Singapour | Des robots patrouilleurs suscitent des craintes sur une surveillance exacerbée

Singapour teste de nouveaux robots qui patrouillent dans les rues et réprimandent les habitants se livrant à des « comportements sociaux indésirables », ce qui suscite de nouvelles inquiétudes sur le respect de la vie privée dans la cité-Etat d’Asie du Sud-Est.

Cette nouvelle arme vient s’ajouter à une panoplie déjà bien fournie de technologies de surveillance: l’île de Singapour dispose déjà d’un grand nombre de caméras de surveillance et de lampadaires équipés de technologie de reconnaissance faciale, permettant aux autorités de suivre les mouvements des résidents.

Le gouvernement promeut depuis longtemps l’idée d’une « smart nation » hyper efficace et à la pointe de la technologie.

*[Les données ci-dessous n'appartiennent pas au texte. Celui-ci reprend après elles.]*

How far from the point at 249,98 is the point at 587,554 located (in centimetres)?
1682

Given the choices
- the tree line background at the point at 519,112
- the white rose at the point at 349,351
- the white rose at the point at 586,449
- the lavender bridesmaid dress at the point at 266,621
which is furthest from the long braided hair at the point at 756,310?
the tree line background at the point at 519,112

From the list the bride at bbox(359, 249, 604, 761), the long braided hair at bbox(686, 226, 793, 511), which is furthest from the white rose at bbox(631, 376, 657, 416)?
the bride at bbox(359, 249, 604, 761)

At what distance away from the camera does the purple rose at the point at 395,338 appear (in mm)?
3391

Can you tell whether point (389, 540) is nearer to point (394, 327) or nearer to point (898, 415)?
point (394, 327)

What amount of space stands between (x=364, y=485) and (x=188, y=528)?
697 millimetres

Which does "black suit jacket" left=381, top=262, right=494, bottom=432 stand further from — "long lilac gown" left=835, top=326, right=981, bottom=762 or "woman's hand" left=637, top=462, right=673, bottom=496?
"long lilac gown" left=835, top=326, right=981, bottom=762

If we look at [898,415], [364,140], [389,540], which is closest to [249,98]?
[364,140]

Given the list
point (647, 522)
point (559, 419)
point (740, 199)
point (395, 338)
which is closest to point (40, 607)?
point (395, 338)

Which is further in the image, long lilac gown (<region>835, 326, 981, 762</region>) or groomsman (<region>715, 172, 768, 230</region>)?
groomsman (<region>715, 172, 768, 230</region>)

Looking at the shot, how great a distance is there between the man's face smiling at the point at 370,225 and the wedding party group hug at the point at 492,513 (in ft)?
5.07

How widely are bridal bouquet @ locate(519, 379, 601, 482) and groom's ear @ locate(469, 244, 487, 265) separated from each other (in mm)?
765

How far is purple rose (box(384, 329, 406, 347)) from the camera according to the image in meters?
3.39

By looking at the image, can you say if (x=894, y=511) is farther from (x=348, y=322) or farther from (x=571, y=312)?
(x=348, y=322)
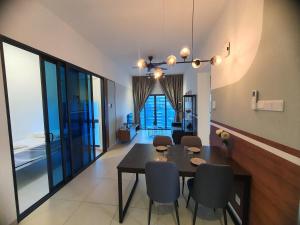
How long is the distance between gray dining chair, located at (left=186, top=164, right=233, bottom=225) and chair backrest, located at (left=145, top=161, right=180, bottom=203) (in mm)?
247

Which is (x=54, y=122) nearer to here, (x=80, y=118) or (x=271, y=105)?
(x=80, y=118)

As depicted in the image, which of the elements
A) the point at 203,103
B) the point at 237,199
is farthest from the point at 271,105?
the point at 203,103

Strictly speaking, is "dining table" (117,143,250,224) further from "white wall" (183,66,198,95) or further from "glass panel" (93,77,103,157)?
"white wall" (183,66,198,95)

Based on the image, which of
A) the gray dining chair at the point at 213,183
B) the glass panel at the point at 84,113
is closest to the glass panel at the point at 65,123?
the glass panel at the point at 84,113

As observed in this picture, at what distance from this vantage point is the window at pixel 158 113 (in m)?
7.97

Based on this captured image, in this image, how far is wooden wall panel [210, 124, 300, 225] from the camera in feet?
3.45

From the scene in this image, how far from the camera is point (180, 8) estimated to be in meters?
2.36

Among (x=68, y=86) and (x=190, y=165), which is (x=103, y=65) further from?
(x=190, y=165)

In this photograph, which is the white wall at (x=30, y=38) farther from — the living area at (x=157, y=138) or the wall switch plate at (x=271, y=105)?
the wall switch plate at (x=271, y=105)

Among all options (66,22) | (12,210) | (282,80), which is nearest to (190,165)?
(282,80)

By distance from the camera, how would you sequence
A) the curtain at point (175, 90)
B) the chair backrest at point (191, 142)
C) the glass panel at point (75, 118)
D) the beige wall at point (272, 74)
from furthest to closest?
1. the curtain at point (175, 90)
2. the glass panel at point (75, 118)
3. the chair backrest at point (191, 142)
4. the beige wall at point (272, 74)

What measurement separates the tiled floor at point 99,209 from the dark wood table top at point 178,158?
29.2 inches

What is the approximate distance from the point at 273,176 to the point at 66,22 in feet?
12.0

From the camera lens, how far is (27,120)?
321 cm
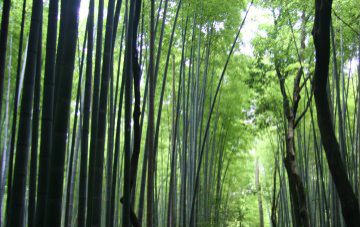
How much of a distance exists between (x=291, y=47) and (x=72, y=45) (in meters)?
4.57

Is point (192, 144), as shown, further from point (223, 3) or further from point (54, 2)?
point (54, 2)

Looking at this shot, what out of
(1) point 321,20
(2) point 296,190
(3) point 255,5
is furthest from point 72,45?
(3) point 255,5

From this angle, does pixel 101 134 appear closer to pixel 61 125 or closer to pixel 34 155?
pixel 34 155

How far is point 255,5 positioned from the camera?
6.43 meters

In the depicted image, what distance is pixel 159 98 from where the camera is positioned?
22.4 feet

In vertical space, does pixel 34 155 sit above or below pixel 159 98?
below

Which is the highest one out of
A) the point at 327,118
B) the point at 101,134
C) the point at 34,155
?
the point at 327,118

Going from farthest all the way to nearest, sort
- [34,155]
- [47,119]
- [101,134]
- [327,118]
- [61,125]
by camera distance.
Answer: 1. [34,155]
2. [327,118]
3. [101,134]
4. [47,119]
5. [61,125]

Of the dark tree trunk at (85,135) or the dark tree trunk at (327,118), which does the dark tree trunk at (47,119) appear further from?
the dark tree trunk at (327,118)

Les militants estiment cependant que le droit à la vie privée est sacrifié et que les habitants n’ont pas assez de contrôle sur l’utilisation de leurs données. Singapour a souvent été critiqué pour réprimer les libertés civiles et sa population est habituée à de multiples contrôles mais il y a des signes d’un malaise grandissant face à des technologies intrusives.

Les robots sur roues patrouilleurs, dernière innovation singapourienne, sont doté de sept caméras qui détectent des « comportements sociaux indésirables » et donnent des avertissements aux contrevenants.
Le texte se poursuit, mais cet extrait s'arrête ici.